First six months have never been the issue a continuous flow of games through out the console's whole life was this is why Switch is doing so well, it's why SNES which started slow did so well in the end it's why 3DS recovered and did well, all platforms have droughts but GC had them every year as did the N64, you could literally take the latter's best offering and put it on GC still wouldn't solve the drought issue. As for new IPs well DS launched with Nintendogs and had no issues.

Xbox launched at the same time as the GC's Pal so a six month head start going by the Japanese release of the GC.

Super NES had a pretty strong first six months I would say. 

Super Mario World, Pilotwings, F-Zero, Sim City, Super Castlevania IV, Final Fight, Super Ghouls N' Ghosts, Final Fantasy II, Contra III. All of those games were exclusive and made specifically for the SNES too ... not bad. Of course it helps when you can release a year after the Japanese Super Famicom. 

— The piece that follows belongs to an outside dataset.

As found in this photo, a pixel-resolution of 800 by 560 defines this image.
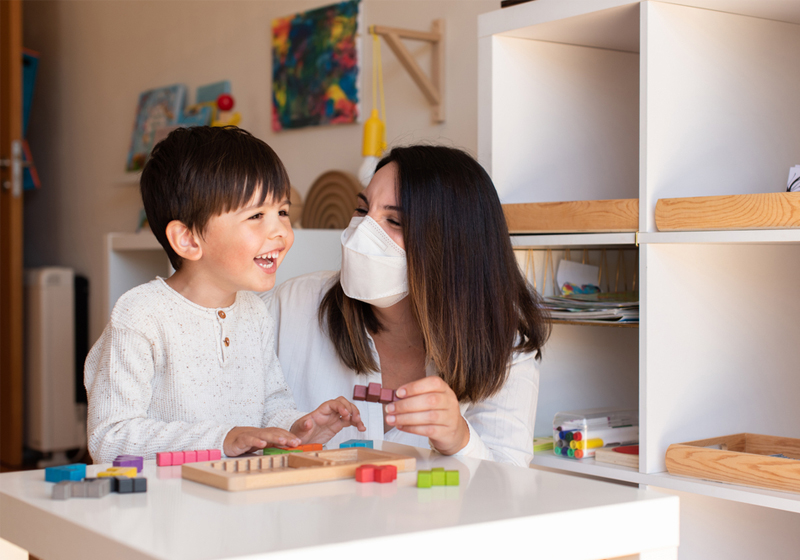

N64 and GameCube had critical droughts at early points in their product cycle though, that definitely hurt them badly. I think droughts early in a system's infancy can cause more lasting damage. 

Like Nintendo didn't release a whole lot for the SNES in 1993 (Star Fox and basically Super Mario All-Stars ... a repackaging of older games) but it didn't really matter as much because 3rd parties would pick up the slack. 

But BOTW and Mario Kart 8 helped the Switch have a smooth first 6 months on the market. Even Splatoon 2 shares a ton of content with Splatoon on Wii U, without that probably that game doesn't make that release window. The Switch would have had a poor first 6 months on market without those games, the launch window was basically carried by Zelda + Mario Kart + Splatoon.